Plug and liner growers are finding the interest and demand comes in spurts and not all at once like with annuals. Plug Connection produces its Tessera line of succulents in 102 cells for smaller varieties and 72 cells for echeverias. Sampler trays are available in both tray sizes. Growers can purchase off availability or the succulents can be assembled to order.

One Northeastern specialist, Peace Tree Farm in Kintnersville, Pa., grows larger liner sizes–50 and 72 counts. While larger liners take longer to produce, the turn is quicker for growers who purchase them, finishing a 4-inch pot in six to eight weeks. About 60 percent of the cuttings are bought in and the rest are self propagated. In the future, Peace Tree will be doing more of its own propagation.

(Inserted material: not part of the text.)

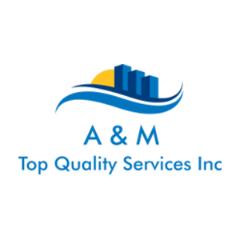 A & M Top Quality Services Inc.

“For us, it’s important because there are a lot of succulents being propagated right now,” owner Lloyd Traven says. “When you feel like you’re ahead of the curve and then everybody is doing it, you have to adjust and concentrate on varieties others aren’t carrying.” In addition to the classic succulents, Peace Tree is producing plants in genera you wouldn’t expect to be succulents–peperomias, begonias and tradescantias.

Advice For Northern Growers

If you’re a Northern grower and new to succulents, how should you begin? Plug Connection’s Greg Opgenorth says growers should consider cold hardy lines–sempervivums, sedums and delospermas. “In colder climates, these can be used as perennials, in rock gardens and in xeriscaping,” he says. While they are forgiving, extreme cold is detrimental.

Cast iron plants Traven recommends include crassulas, echeverias, euphorbias, graptoverias, graptopetalums, sedums and sempervivums. Growers who are new to succulents can get started with a few echeverias and a few sedums. “Look for a variety of colors and types,” he says. “Certain echeverias grab attention–fuzzy ones, silver ones, rippled, ruffled. White ones really attract attention. Don’t go for regular green, gray stuff that everyone else has. If all you’re doing is growing those in a 3 ½-inch or 4-inch plastic pot, you’re slugging it out with everyone else.”

For growers who are used to producing petunias, Traven says, “You cannot think in terms of bedding plants and be successful. The soil mix is different. It’s all about water management. If you have a grower whom you consider to be a dry grower, that’s the guy you put in charge. You don’t want a lot of feed or the plants to be soft.” Surprisingly, many succulents don’t want full sun. “That’s where people lose plants–watering them in the height of the day and they end up burning,” he says.

But overwatering is the biggest problem. “It’s so easy to overwater and kill them,” Traven says. “When you take cuttings, let them sit 24 hours. Don’t touch them. Let the ends dry out. Then have trays filled, watered in, stick the cuttings, put the trays through the water tunnels and don’t touch them. When you start to think the plants need water, walk away. Most of the plants, if they are stuck in moist soil, don’t need more moisture to root.”

Altman suggests growers choose tough plants that provide high color and require less light. Blooming varieties will be more difficult to produce in flower up North, she adds. Slower growing plants will finish more uniformly. “California is ideal with its high light and cool nights to bring out the unique colors and shapes,” she says. “You need a house that cools down.”

Chris Berg, marketing director of EuroAmerican Propagators, advises growers to produce the plants outdoors as much as possible. “This is how you’ll get the bright oranges, yellows, reds, purples and variegation,” he says, adding that Northern growers may want to buy in certain varieties finished from growers in Southern climates, because they take too long to produce in the winter.

Growers can make an impact at retail with an assortment of 10 to 15 varieties with cool colors and textures for retail displays. “You don’t have to have 50 varieties to get into the category. If you have 10 really unique things, you’re going to have a lot of success,” Berg says.